• [EXERCISE BRIEF]
Locate the line containing "What is the distance from the point" in the material below; repeat it and every line after it, exactly as written.

• [DATA IN THIS EXERCISE]

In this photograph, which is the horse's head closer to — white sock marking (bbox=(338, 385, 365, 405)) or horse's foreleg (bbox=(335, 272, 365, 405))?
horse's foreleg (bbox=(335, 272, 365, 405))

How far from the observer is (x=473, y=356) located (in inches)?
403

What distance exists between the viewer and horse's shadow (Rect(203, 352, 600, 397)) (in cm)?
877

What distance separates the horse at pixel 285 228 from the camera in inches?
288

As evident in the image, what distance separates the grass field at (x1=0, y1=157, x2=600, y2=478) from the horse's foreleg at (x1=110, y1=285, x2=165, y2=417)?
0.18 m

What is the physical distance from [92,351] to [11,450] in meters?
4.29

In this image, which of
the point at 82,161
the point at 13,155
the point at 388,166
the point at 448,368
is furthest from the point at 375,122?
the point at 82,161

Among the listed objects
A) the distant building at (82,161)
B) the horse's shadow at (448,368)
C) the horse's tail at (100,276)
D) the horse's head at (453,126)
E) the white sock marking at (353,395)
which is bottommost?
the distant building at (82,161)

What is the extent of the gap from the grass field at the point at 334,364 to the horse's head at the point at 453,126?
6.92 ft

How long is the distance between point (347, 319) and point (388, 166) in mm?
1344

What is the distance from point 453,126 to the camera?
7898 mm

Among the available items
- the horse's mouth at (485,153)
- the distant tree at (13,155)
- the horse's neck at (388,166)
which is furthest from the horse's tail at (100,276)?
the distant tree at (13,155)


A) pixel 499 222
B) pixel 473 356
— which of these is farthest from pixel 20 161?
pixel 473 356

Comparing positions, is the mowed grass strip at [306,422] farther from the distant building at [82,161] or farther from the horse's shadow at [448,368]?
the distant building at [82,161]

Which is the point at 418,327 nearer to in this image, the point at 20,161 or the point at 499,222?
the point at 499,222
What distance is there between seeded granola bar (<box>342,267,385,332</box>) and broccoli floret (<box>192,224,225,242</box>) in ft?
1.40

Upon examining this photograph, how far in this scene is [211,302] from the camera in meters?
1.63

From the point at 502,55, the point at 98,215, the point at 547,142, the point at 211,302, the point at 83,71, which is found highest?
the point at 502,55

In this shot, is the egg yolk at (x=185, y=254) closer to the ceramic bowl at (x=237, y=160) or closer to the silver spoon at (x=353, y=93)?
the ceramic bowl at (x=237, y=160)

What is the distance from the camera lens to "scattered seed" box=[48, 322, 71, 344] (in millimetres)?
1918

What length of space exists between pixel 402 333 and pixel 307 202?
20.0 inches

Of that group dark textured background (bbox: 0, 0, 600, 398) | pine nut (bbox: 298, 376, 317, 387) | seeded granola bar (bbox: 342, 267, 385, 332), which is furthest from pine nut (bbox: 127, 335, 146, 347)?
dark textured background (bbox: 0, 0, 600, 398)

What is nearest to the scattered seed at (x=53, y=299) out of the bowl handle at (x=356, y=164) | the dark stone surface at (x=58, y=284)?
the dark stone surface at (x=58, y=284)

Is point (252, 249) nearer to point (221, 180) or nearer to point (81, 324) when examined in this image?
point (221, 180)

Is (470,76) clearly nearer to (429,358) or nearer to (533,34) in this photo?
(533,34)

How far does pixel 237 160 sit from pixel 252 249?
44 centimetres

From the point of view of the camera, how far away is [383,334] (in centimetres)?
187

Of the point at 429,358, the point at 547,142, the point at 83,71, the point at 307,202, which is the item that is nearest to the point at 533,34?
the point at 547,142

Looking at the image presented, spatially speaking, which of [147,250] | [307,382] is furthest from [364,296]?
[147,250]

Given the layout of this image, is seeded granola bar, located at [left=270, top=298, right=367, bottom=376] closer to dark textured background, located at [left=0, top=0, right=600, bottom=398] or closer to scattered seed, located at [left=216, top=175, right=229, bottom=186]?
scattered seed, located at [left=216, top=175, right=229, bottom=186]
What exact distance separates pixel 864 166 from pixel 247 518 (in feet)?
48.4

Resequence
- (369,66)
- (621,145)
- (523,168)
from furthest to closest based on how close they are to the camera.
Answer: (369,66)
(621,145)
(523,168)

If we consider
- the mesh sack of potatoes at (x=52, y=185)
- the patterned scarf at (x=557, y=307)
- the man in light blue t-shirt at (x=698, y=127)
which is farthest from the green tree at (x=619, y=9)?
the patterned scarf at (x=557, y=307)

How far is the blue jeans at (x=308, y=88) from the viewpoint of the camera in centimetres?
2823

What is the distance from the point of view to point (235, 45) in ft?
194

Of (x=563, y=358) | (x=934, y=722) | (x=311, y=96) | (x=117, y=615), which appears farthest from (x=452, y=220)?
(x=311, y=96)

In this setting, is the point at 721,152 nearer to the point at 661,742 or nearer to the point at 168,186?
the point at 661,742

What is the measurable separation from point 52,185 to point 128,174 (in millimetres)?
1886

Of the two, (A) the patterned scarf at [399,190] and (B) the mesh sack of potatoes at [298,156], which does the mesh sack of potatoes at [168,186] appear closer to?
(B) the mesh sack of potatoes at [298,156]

• [FINAL RESULT]
What is the distance from the point of view to point (235, 45) in ft?
194

Of (x=563, y=358) | (x=934, y=722) | (x=311, y=96) | (x=117, y=615), which appears farthest from (x=452, y=220)?
(x=311, y=96)

In this setting, is the point at 721,152 nearer to the point at 661,742 or nearer to the point at 168,186?
the point at 661,742

What is the measurable separation from point 52,185 to point 128,174 (in millimetres)?
1886

Of the two, (A) the patterned scarf at [399,190] and (B) the mesh sack of potatoes at [298,156], which does the mesh sack of potatoes at [168,186] appear closer to?
(B) the mesh sack of potatoes at [298,156]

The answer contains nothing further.